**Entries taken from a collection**
•••

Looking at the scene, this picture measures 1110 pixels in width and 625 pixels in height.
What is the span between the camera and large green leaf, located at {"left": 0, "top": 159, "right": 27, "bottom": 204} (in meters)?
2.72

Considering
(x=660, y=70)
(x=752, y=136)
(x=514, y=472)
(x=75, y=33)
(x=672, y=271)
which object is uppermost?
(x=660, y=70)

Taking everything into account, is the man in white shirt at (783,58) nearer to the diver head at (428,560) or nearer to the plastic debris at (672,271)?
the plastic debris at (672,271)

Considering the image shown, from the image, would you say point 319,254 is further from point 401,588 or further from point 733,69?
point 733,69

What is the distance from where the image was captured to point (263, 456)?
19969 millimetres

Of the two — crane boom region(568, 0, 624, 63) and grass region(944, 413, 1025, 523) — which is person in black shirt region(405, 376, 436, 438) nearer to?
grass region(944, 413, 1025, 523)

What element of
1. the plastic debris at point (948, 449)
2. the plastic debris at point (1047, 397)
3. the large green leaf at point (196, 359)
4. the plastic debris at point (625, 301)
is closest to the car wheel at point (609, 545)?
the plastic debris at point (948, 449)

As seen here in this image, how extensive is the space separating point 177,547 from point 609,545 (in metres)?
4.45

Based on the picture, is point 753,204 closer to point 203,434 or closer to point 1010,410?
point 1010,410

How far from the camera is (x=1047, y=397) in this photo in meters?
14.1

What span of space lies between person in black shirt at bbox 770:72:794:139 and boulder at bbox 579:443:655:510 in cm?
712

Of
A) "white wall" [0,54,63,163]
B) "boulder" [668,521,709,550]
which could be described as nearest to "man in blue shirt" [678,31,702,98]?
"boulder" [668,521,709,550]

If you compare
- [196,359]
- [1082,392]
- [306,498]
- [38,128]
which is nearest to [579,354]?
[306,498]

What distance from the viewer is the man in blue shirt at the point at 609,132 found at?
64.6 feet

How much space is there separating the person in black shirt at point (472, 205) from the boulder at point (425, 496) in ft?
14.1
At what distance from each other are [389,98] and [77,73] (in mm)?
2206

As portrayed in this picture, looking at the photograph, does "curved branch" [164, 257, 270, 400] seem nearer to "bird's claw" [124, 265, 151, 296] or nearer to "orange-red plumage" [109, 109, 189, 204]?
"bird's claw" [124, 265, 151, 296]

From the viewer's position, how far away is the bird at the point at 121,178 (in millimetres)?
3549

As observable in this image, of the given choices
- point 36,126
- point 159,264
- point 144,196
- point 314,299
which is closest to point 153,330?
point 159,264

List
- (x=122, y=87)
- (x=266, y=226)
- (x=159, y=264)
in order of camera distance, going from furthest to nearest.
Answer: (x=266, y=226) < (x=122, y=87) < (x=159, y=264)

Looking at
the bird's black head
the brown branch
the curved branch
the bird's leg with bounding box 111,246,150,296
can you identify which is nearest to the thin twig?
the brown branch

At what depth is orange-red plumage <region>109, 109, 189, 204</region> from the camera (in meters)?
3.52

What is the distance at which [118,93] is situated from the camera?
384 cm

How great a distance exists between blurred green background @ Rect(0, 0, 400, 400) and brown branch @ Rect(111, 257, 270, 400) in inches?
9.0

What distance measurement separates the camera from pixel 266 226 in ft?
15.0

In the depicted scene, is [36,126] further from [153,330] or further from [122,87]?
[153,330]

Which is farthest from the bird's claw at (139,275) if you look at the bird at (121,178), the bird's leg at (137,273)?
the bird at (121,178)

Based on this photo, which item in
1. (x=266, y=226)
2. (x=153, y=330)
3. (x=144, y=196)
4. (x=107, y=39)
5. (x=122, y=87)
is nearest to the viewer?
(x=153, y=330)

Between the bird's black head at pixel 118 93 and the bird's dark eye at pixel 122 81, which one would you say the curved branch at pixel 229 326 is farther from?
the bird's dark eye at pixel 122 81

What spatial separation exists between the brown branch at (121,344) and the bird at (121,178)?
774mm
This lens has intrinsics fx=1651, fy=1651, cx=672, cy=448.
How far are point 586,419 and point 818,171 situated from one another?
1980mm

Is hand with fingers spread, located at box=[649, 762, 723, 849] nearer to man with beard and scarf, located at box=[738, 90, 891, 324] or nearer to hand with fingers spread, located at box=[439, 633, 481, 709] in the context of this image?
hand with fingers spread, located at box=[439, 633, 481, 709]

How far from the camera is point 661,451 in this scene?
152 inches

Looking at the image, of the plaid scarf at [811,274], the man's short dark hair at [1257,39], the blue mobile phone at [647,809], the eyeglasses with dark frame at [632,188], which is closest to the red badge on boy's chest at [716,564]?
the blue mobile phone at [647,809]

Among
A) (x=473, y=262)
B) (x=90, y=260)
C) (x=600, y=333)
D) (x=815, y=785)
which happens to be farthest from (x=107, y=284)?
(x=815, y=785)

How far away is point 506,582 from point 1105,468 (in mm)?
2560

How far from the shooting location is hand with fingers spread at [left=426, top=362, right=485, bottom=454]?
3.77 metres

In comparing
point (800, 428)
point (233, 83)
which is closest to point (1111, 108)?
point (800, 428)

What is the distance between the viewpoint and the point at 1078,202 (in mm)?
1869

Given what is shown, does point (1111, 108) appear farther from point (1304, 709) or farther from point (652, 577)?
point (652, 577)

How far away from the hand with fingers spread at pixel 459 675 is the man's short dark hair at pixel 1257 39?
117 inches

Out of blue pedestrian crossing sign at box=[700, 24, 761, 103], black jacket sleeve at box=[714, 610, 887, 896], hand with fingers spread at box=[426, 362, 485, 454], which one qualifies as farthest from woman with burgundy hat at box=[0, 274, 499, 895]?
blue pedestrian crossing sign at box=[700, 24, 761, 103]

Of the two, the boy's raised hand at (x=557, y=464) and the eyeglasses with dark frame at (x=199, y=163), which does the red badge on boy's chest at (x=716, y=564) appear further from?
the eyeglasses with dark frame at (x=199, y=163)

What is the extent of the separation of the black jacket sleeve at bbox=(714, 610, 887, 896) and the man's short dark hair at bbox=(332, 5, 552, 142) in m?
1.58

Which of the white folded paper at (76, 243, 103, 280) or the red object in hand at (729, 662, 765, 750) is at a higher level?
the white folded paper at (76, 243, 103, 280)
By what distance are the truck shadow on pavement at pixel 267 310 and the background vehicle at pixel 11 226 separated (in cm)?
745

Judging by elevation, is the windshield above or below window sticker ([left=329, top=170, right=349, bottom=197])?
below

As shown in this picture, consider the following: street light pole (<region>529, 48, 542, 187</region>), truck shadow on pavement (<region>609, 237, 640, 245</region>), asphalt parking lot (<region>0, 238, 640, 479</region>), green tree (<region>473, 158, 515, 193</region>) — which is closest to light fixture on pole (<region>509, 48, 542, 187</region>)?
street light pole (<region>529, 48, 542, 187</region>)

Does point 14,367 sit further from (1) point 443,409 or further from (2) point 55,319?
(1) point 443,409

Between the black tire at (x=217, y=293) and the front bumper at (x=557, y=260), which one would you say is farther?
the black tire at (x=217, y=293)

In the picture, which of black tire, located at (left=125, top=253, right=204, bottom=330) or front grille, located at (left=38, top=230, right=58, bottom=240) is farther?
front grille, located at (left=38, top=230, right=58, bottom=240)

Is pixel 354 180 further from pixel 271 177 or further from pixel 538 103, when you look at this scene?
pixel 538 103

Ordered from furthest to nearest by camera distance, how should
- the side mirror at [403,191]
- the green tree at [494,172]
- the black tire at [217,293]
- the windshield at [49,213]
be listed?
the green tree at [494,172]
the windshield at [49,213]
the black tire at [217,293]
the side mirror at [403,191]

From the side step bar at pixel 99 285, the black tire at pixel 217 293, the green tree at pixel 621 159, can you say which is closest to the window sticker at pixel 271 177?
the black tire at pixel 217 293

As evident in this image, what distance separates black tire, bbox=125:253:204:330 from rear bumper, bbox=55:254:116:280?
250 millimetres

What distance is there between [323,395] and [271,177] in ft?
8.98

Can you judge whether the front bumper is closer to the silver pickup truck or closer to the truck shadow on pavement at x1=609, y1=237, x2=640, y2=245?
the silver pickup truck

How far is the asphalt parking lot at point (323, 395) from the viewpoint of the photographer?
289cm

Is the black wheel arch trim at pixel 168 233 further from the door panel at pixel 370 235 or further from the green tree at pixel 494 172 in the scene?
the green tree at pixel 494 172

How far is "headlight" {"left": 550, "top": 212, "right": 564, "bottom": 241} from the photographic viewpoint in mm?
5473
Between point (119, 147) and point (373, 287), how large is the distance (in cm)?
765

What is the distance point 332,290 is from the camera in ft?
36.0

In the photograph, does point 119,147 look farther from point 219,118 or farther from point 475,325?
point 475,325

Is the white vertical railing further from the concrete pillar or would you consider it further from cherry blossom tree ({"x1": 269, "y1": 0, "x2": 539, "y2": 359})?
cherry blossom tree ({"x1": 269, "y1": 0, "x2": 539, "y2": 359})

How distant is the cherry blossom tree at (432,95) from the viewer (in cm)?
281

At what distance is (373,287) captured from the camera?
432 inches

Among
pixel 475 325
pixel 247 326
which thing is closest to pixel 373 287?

•••

**WORK TO BE COMPLETED**
Rewrite the listing from the line with "What is the distance from" up to and including the line with "19969 millimetres", keeping the requests unchanged. Multiply every distance in the answers by 1.35 and round it to a whole number, with halves rounded up.

**FULL SOLUTION**
What is the distance from where the image was captured to point (263, 456)?
26958 millimetres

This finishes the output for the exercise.